(a) Let $x\in H\cap H^g$, where $g=hn$, $h\in H$, $n\in N$, $n\neq 1$. Then there exists $y\in H$ such that $x=g^{-1}yg = n^{-1}(h^{-1}yh)n$. Since $h^{-1}yh\in H$, it suffices to consider the case of $g\in N$. So we set $g=n$.
(The intuition is that we want to go to some expression like $x^{-1}nx = n$, because this will force $x=1$ given our assumption. The rest of the computations are done to try to get that.)
Thus, we want to show that if $n\in N$, then $H\cap H^n=\{1\}$. If $ x= n^{-1}yn$, then $nx = yn$, so $x^{-1}nx = (x^{-1}y)n$. However, since $N$ is normal, $x^{-1}nx\in N$, so $x^{-1}y\in N$. Since $x,y\in H$, then $x^{-1}y=1$, hence $x=y$. Thus, $x=n^{-1}xn$.
But this in turn means $x^{-1}nx = n$. Since no nonidentity element of $H$ fixes any nonidentity element of $N$, and $n\neq 1$, then $x=1$. Thus, $H\cap H^n=\{1\}$, and by the argument above we conclude that $H\cap H^g=\{1\}$ for any $g\in G-H$, as claimed.
(b) Added: The fact that this is restricted to finite groups should suggest that you are looking for a counting argument: that is, that you want to show that the number of elements on the right hand side is equal to the number of elements on the left hand side, rather than trying to prove set equality by double inclusion.
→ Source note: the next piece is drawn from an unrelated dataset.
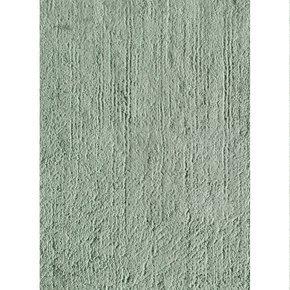 Celadon Rug - TENCEL-170x240-Celadon-2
Note that H^g=H^{g'} if and only if gg'^{-1}\in N_G(H); by (a), $N_G(H)=H$, so we can take the union over a set of coset representatives of $H$ in $G$; $N$ works nicely as such a set. Again using (a) we have then that: $\begin{align*} \left| N \cup \bigcup_{g\in G}H^g\right| &= \left| N \cup \bigcup_{n\in N}H^n\right|\\ &= |N| + |N|(|H|-1)\\ &= |N| + |N||H|-|N|\\ &= |N||H|\\ &=|G|, \end{align*}$ and we are done.